---------- PASSAGE

Martin insisted Carol not call an ambulance. He insisted he was all right, despite what Carol had just heard, seen, and done. He calmed her down, convinced her he was fine. Carol so wanted to believe him. But they never went to that wedding. Instead, the next day, they went back to the hospital. Martin stayed there for six weeks, recovering.

His foot never regained sensation. And, once out of the hospital, he kept falling down, even with his cane and leg brace. Then his neck started hurting. A neurologist suggested it might be an old car accident coming back to haunt him. Martin decided to have neck surgery. A few days before that operation, another doctor delivered a more accurate diagnosis.

"This doctor simply tells us Martin has Lou Gehrig's disease, and that he's going to die sometime in the next three to five years," Carol remembers. "I was sitting in the lobby. The doctor comes out and says, 'Carol, Martin's going to die in a couple years. Would you like some grief counseling?'"

Lou Gehrig's disease is the colloquial name for amyotrophic lateral sclerosis, or ALS. It's a disorder of the neurons that control muscles. The nerve cells gradually die, for reasons no one has yet been able to determine. Without input from nerves, muscles die off as well. The disease most often strikes in late middle age, and usually men.

ALS is degenerative. Basically the muscles shut down slowly, one group after the other. In a typical case, the first to go would be the muscles in the legs, then the arms. At the end everything goes, including the muscles that control swallowing and breathing. Many ALS patients choke to death on their own phlegm.

Throughout the course of the disease, hearing, vision, and the ability to smell stick around. Brain function is unaffected, which is a mixed blessing. A person's emotions and intellect remain intact while his body deteriorates.

--------------------
---------- PROVIDED DATA

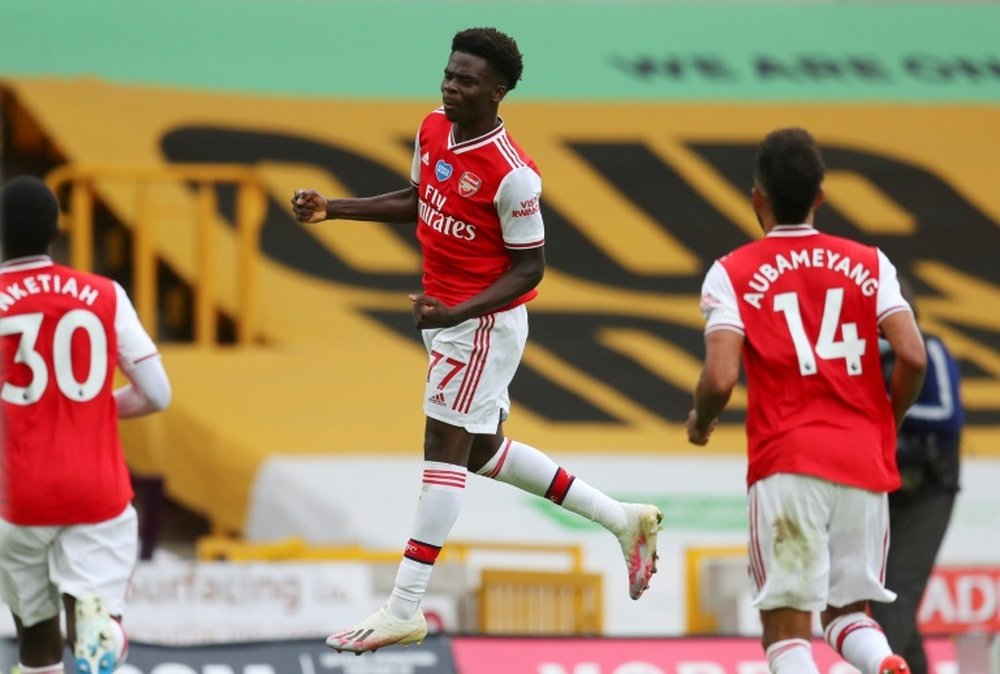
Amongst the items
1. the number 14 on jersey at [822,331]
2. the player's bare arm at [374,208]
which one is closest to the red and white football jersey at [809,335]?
the number 14 on jersey at [822,331]

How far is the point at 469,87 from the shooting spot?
23.5ft

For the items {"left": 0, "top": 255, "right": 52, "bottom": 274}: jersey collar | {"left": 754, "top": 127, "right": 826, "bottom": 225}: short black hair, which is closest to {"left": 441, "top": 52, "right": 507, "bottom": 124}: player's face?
{"left": 754, "top": 127, "right": 826, "bottom": 225}: short black hair

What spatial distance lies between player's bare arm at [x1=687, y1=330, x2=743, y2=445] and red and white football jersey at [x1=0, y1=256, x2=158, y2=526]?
7.10ft

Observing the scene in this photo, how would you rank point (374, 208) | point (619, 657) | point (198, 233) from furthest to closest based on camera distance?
point (198, 233)
point (619, 657)
point (374, 208)

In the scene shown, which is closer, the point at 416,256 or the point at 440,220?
the point at 440,220

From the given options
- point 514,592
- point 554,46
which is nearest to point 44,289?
point 514,592

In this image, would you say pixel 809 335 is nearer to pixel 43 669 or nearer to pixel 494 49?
pixel 494 49

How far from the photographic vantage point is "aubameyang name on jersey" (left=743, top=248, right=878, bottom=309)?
7246 millimetres

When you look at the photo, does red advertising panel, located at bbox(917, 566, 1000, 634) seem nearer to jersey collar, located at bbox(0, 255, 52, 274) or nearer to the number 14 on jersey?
the number 14 on jersey

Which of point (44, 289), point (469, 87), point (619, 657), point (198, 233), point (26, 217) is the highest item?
point (469, 87)

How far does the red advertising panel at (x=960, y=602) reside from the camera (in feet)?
40.1

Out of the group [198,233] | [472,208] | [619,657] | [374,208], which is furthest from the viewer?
[198,233]

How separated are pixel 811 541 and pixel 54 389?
278 cm

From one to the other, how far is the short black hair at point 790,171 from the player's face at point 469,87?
93 centimetres
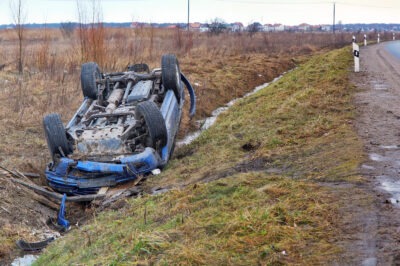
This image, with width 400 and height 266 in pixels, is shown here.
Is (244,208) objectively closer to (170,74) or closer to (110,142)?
(110,142)

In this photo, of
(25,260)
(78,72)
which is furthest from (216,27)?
(25,260)

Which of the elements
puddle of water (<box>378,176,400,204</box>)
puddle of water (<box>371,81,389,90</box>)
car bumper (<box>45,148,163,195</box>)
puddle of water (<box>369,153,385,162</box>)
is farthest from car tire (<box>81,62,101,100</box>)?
puddle of water (<box>378,176,400,204</box>)

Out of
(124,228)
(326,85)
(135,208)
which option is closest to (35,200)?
(135,208)

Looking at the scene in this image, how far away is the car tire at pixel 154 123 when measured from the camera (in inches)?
313

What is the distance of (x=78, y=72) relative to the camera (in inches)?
664

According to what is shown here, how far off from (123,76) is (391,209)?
7.09 m

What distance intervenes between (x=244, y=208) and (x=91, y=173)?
11.4ft

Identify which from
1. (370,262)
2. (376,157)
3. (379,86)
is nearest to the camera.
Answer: (370,262)

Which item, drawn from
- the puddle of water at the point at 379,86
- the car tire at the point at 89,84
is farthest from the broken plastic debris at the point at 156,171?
the puddle of water at the point at 379,86

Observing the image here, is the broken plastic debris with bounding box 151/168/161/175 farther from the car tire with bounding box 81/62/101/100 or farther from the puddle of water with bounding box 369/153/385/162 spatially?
the puddle of water with bounding box 369/153/385/162

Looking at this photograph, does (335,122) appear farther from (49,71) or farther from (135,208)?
(49,71)

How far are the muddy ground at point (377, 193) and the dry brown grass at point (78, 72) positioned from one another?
5.03 metres

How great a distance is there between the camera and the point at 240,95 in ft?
59.7

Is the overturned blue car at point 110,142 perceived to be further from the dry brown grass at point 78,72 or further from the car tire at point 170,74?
the dry brown grass at point 78,72
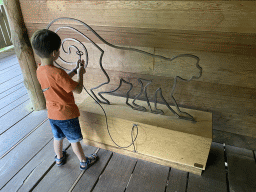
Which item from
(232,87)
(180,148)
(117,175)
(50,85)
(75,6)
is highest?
(75,6)

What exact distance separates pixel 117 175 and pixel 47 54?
2.79ft

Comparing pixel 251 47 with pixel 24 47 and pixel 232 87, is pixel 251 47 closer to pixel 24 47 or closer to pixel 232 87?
pixel 232 87

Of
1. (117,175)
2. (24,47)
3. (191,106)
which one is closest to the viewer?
(117,175)

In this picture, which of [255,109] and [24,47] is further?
[24,47]

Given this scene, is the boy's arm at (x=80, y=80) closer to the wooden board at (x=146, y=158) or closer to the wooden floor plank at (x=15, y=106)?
the wooden board at (x=146, y=158)

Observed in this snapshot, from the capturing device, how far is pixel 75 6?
1.29 m

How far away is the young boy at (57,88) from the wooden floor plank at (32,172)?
14cm

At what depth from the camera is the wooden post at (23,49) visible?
150 centimetres

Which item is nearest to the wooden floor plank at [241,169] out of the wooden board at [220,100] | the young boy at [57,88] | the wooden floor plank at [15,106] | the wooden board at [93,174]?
the wooden board at [220,100]

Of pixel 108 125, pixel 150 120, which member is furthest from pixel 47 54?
pixel 150 120

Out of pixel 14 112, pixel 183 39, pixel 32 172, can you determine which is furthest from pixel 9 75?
pixel 183 39

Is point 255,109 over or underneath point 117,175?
over

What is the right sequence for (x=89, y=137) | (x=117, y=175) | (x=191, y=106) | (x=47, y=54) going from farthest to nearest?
(x=89, y=137) → (x=191, y=106) → (x=117, y=175) → (x=47, y=54)

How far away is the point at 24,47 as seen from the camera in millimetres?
1636
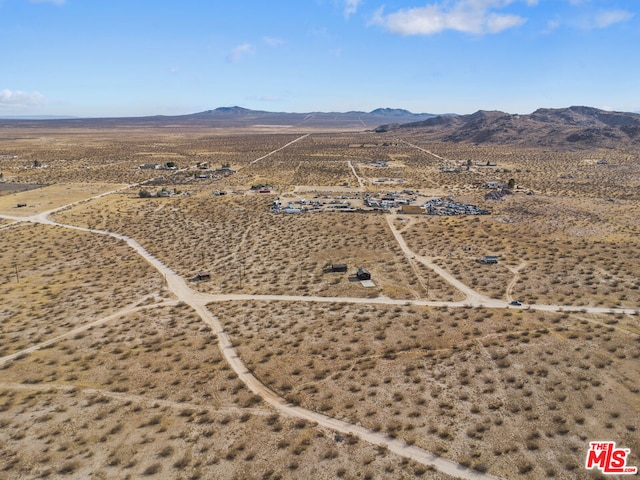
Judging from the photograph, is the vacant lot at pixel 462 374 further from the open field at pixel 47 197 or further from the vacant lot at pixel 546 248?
the open field at pixel 47 197

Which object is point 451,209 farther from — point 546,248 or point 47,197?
point 47,197

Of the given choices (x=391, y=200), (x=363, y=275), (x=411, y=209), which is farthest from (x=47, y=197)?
(x=363, y=275)

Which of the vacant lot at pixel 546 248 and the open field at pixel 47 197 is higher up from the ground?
the open field at pixel 47 197

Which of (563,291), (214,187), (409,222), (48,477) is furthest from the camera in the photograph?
(214,187)

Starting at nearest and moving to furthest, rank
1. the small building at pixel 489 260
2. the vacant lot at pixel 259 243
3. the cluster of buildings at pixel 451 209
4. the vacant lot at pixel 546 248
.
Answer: the vacant lot at pixel 546 248
the vacant lot at pixel 259 243
the small building at pixel 489 260
the cluster of buildings at pixel 451 209

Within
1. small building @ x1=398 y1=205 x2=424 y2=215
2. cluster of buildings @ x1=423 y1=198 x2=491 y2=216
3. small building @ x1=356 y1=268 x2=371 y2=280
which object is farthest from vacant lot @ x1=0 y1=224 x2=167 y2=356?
cluster of buildings @ x1=423 y1=198 x2=491 y2=216

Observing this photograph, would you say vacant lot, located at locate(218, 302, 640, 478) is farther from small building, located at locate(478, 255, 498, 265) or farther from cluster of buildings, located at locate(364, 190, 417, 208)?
cluster of buildings, located at locate(364, 190, 417, 208)

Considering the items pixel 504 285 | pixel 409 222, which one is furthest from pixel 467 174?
pixel 504 285

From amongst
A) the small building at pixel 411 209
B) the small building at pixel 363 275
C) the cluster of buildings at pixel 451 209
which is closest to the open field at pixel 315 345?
the small building at pixel 363 275

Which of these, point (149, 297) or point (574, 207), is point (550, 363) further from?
point (574, 207)
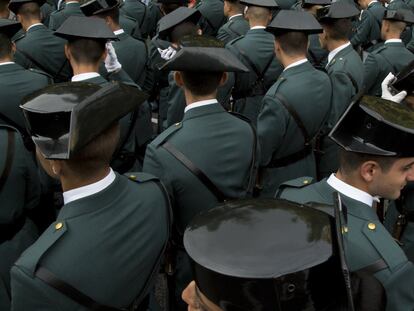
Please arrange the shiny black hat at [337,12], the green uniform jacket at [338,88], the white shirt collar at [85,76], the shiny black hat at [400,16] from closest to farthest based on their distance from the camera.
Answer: the white shirt collar at [85,76], the green uniform jacket at [338,88], the shiny black hat at [337,12], the shiny black hat at [400,16]

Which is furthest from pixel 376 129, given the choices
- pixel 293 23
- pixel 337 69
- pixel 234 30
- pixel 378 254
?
pixel 234 30

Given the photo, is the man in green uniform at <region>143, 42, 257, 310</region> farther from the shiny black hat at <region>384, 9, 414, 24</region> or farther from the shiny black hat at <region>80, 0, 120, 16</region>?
the shiny black hat at <region>384, 9, 414, 24</region>

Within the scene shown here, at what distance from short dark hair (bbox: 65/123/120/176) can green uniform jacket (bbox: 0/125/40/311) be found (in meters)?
0.80

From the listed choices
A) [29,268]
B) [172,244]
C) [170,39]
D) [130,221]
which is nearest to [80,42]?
[170,39]

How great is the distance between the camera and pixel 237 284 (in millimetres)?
1120

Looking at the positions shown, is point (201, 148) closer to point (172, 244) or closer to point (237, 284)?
point (172, 244)

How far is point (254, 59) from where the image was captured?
487 cm

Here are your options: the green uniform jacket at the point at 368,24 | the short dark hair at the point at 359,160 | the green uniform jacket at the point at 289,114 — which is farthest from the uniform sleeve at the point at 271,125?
the green uniform jacket at the point at 368,24

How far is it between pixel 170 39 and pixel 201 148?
2.10 meters

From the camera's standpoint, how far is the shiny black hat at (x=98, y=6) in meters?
4.60

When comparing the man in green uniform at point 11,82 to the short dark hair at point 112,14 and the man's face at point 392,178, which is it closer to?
the short dark hair at point 112,14

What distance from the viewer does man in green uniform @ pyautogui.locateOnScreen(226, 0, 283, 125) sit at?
4867mm

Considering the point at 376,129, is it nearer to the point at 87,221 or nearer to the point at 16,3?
the point at 87,221

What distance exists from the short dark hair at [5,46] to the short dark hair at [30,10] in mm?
1236
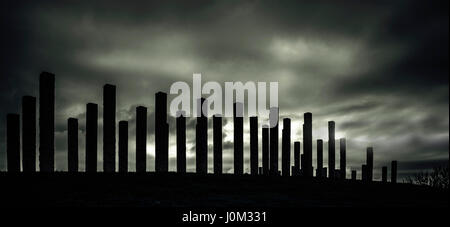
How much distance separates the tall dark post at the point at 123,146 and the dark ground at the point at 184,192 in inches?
212

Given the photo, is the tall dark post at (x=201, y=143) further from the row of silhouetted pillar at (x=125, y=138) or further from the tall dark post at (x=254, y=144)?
the tall dark post at (x=254, y=144)

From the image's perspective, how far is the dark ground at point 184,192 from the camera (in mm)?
8336

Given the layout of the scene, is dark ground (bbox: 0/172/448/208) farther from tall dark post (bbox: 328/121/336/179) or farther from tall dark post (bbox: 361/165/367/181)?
tall dark post (bbox: 361/165/367/181)

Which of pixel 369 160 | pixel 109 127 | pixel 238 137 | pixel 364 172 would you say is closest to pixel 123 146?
pixel 109 127

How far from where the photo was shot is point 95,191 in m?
8.90

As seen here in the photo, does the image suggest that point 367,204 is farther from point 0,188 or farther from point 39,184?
point 0,188

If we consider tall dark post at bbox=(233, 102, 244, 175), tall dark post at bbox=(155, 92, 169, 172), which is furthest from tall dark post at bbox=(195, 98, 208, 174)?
tall dark post at bbox=(233, 102, 244, 175)

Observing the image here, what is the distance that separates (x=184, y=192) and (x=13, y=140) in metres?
9.08

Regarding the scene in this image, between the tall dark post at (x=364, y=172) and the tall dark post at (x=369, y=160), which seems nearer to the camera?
the tall dark post at (x=369, y=160)

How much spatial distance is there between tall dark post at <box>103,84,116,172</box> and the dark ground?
402cm

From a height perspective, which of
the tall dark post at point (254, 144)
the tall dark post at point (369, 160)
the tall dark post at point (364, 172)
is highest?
the tall dark post at point (254, 144)

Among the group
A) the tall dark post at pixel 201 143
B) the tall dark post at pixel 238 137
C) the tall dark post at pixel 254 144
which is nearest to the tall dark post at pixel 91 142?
the tall dark post at pixel 201 143
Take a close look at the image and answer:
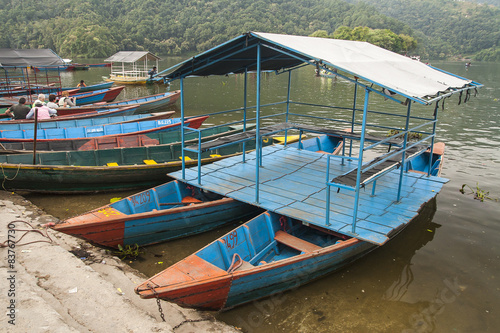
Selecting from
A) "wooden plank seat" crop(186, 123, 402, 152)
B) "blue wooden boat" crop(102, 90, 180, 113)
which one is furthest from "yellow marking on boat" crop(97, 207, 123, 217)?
"blue wooden boat" crop(102, 90, 180, 113)

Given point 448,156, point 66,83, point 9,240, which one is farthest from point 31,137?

--------------------

ASSIGNED TASK 1
Using the passage about Martin's illness, decide whether each statement agrees with it: (a) Martin spent six weeks in the hospital recovering. (b) ALS most often strikes young women. (c) ALS damages a patient's brain function. Answer yes or no for each, quoting the words of the passage that decide it.
ASSIGNED TASK 2
Please retype the passage about Martin's illness from "ALS is degenerative." to "their own phlegm.".

TASK OUTPUT 1
(a) Yes: "Martin stayed there for six weeks, recovering."
(b) No: "The disease most often strikes in late middle age, and usually men."
(c) No: "Brain function is unaffected, which is a mixed blessing."

TASK OUTPUT 2
ALS is degenerative. Basically the muscles shut down slowly, one group after the other. In a typical case, the first to go would be the muscles in the legs, then the arms. At the end everything goes, including the muscles that control swallowing and breathing. Many ALS patients choke to death on their own phlegm.